### Selected extract ###
The US military industrial complex was not prepared to see a reunification of Korea on any terms except their own. Using the typical fig leaf of UN authorization (the Soviet ambassador was absent when the Security Council voted and an American puppet held China's seat) the US counterattacked, driving nearly as far as the Yalu River.

The war ended in stalemate, after the death of about 4 million people, three years later.

"The huge destruction wrought by both sides" would likely have never occurred if the US had withdrawn its troops at the same time the Soviets did, and a united Korea today would be at least as prosperous and free as you imagine South Korea to be.

Clearly you take great pride in apologizing for the crimes of the greatest purveyor of violence on the face of the earth.

Your irrational hatred of the US and Israel leads you to make one absurd statement after another. It is bizarre to claim that the Stalinist slave state the Soviets installed in in North Korea that cannot feed its own people would have been able to create a free and prosperous society in South Korea if it had conquered it.

It was Stalin who, in 1947, rejected the UN call for a united Korea to hold free and fair elections monitored by the UN by boycotting the vote on the proposal and then declaring he would not abide by it. The UN passed the proposal and proceeded with the elections but Stalin refused to allow the Koreans under his control to vote. In response to the UN monitored elections, Stalin sealed the border to prevent Koreans from fleeing south and installed a puppet government in the North, just as he had in all the countries he had conquered in eastern Europe and central Asia.

Had Stalin allowed the North Korean to vote in UN monitored elections then there would have been a united Korea with a government chosen by the Korean people and there would have been no war.
At the Yalta Conference in February of 1945 Stalin advocated independence for the Koreans as soon as possible. FDR countered with a suggestion of a US/Korean "trusteeship" of 20-30 years, modeled on our successful occupation of the Philippines, where we perfected the water torture known today as waterboarding.

The US commitment to Korean independence began with the Taft-Katusra agreement with Japan in 1904-05 at the conclusion of the Russo-Japanese War. In exchange for Japanese recognition of US colonial rule over the Philippines, the US recognized Japan's "right" to annex Korea in 1910.

Shit clumps, as they say.
 
In response to the UN monitored elections, Stalin sealed the border to prevent Koreans from fleeing south and installed a puppet government in the North.


Painfully and permanently dividing thousands and thousands of family members who would suffer (and still do) for decades thereafter.
At the conclusion of the war in Europe, Soviet forces invaded Korea, advancing to the 38th parallel by August 10, 1945. They could easily have conquered the entire peninsula. What did the do? They consulted with the US who requested they halt their advance so the US could occupy the rest of Korea in the coming month.

In that same month, defeated Japanese troops formally turned over authority in Korea to the broad-based Committee for the Preparation of Korean Independence, led by Lyuh Woon-hyung, which in September proclaimed the Korean People's Republic.

When US General Hodge arrived in Inchon to accept the Japanese surrender he ordered all Japanese occupiers to remain at their posts, refused to recognize Lyuh as national leader, and soon banned all public reference to the KPR.

Soviet troops left Korea in 1948.
Ours are still there.
That should tell you everything you need to know about the US commitment to Korean independence.
### Record set ###
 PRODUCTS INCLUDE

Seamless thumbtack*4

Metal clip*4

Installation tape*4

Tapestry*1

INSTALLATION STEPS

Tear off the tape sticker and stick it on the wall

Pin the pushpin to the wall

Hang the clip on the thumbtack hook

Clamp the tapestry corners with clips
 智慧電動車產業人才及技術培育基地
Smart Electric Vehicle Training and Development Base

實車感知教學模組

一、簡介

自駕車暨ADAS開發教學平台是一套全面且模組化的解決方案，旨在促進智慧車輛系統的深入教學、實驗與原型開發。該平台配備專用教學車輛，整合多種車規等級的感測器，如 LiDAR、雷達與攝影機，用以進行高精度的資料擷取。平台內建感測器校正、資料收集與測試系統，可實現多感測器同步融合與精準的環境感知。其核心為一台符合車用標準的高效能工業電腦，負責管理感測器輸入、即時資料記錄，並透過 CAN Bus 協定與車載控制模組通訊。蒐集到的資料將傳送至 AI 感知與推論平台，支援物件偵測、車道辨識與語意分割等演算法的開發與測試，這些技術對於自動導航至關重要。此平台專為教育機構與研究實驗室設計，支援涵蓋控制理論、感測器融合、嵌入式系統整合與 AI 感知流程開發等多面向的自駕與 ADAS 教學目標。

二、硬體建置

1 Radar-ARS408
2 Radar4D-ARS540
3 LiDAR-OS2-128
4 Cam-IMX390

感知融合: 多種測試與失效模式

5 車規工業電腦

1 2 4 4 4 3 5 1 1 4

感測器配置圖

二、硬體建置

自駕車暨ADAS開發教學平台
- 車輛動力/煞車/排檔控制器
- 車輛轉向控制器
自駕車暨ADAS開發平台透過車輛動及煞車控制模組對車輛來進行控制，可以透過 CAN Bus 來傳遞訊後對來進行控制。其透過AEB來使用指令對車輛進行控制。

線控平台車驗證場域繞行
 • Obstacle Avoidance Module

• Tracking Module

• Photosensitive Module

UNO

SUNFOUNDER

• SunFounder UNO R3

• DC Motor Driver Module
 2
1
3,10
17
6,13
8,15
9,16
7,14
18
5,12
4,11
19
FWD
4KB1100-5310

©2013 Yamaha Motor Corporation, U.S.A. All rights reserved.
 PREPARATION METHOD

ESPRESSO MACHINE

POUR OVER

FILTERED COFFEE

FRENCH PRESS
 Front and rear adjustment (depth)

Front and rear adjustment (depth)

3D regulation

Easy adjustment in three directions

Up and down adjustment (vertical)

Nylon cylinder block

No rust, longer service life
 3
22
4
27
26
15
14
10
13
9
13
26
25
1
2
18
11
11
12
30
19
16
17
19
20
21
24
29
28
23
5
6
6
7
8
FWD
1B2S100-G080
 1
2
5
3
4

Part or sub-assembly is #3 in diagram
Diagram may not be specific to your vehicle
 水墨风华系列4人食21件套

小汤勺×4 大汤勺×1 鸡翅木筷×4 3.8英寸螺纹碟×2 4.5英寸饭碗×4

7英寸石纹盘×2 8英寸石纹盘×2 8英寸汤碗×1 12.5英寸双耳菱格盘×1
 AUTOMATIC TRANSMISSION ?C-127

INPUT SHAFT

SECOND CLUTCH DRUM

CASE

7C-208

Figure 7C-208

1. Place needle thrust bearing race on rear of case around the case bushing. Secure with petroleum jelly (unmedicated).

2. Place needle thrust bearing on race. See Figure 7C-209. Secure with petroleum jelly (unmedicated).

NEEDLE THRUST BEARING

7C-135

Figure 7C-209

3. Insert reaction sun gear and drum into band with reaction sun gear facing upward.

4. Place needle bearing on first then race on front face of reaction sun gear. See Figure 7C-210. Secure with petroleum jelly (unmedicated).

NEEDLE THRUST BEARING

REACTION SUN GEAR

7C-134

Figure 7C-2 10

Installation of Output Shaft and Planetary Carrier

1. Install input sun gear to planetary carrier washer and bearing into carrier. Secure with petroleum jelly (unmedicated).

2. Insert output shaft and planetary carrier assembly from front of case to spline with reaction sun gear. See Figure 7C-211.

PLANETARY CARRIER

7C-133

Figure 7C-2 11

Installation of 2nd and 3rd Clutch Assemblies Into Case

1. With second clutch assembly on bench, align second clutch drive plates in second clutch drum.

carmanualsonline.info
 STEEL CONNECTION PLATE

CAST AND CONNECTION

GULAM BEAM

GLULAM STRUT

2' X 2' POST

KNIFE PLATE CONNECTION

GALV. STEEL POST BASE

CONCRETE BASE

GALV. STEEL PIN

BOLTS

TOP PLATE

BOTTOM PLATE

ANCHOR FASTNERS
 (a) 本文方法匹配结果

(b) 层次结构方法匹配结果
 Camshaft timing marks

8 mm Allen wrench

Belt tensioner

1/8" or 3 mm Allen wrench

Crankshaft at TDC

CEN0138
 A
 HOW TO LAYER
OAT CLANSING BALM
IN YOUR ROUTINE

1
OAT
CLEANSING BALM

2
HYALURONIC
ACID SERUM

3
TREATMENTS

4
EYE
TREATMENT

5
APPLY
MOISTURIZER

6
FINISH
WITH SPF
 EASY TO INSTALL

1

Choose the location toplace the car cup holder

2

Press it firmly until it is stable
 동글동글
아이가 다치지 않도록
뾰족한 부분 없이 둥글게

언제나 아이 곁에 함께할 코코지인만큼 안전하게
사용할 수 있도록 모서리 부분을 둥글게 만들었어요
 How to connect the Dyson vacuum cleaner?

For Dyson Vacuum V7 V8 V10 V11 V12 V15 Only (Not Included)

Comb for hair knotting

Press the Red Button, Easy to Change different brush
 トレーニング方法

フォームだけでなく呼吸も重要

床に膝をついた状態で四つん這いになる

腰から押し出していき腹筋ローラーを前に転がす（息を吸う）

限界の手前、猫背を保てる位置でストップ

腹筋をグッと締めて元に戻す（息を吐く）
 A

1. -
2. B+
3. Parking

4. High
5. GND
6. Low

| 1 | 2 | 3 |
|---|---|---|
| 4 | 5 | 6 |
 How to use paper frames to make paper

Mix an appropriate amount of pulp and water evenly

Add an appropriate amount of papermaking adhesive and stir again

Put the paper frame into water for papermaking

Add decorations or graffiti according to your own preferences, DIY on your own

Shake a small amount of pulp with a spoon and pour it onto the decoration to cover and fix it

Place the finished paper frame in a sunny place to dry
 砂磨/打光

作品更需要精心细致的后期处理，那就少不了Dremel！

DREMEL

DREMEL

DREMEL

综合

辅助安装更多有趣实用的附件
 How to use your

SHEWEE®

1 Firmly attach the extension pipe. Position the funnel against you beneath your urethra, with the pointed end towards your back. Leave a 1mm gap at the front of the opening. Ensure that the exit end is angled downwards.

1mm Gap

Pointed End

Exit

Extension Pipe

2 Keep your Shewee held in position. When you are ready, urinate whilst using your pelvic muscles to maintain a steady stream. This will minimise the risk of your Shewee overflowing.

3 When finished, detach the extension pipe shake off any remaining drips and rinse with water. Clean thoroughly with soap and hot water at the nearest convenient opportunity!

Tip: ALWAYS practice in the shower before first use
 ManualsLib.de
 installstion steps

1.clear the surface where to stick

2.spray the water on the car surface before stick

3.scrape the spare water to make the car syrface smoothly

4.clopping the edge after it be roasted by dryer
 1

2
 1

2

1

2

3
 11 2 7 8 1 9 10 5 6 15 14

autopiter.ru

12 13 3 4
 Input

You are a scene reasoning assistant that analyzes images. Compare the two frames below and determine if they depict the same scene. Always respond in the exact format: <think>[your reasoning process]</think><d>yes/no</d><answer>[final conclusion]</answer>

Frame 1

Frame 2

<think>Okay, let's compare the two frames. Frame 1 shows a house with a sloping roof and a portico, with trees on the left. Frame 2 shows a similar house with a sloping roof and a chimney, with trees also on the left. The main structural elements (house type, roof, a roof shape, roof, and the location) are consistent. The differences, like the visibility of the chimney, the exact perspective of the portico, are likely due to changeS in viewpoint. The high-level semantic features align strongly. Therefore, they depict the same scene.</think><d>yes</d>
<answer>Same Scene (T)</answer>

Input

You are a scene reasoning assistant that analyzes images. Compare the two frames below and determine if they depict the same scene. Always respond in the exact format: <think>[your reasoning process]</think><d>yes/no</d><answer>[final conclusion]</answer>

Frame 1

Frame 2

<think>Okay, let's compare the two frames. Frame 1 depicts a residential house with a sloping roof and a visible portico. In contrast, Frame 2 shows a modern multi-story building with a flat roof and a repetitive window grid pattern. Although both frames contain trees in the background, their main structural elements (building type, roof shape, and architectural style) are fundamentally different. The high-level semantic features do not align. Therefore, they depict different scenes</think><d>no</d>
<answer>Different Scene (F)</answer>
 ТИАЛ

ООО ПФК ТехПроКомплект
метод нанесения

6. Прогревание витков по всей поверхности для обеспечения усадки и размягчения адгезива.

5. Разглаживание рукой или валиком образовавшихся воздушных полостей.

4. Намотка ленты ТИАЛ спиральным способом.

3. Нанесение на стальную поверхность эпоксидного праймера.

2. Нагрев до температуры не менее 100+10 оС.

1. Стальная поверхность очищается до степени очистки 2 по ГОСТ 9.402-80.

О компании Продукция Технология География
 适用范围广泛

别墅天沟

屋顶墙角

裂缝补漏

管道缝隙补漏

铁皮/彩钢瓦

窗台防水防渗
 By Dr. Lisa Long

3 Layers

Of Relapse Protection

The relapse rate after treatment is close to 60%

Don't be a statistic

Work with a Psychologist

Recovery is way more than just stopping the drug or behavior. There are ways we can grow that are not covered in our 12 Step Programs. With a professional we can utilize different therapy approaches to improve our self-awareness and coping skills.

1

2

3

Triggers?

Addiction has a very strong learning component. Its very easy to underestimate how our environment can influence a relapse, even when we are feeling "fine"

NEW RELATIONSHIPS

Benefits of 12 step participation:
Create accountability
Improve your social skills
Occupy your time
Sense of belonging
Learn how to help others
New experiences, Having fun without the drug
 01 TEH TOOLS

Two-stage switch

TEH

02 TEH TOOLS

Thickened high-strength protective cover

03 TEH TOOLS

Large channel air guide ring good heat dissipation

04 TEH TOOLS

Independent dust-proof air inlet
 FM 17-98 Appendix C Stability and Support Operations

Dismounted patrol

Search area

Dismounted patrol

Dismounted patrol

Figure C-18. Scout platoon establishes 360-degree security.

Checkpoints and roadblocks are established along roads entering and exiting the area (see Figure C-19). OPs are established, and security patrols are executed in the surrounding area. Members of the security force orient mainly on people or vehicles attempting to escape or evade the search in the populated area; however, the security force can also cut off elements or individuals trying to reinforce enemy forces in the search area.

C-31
###
■ **Requirement 1**
In the exchange on Korea, who led the Committee for the Preparation of Korean Independence?
■ **Requirement 2**
Retype the part of the exchange on Korea from "When US General" up to and including "to the KPR.".

■ **Exercise output 1**
Lyuh Woon-hyung

■ **Exercise output 2**
When US General Hodge arrived in Inchon to accept the Japanese surrender he ordered all Japanese occupiers to remain at their posts, refused to recognize Lyuh as national leader, and soon banned all public reference to the KPR.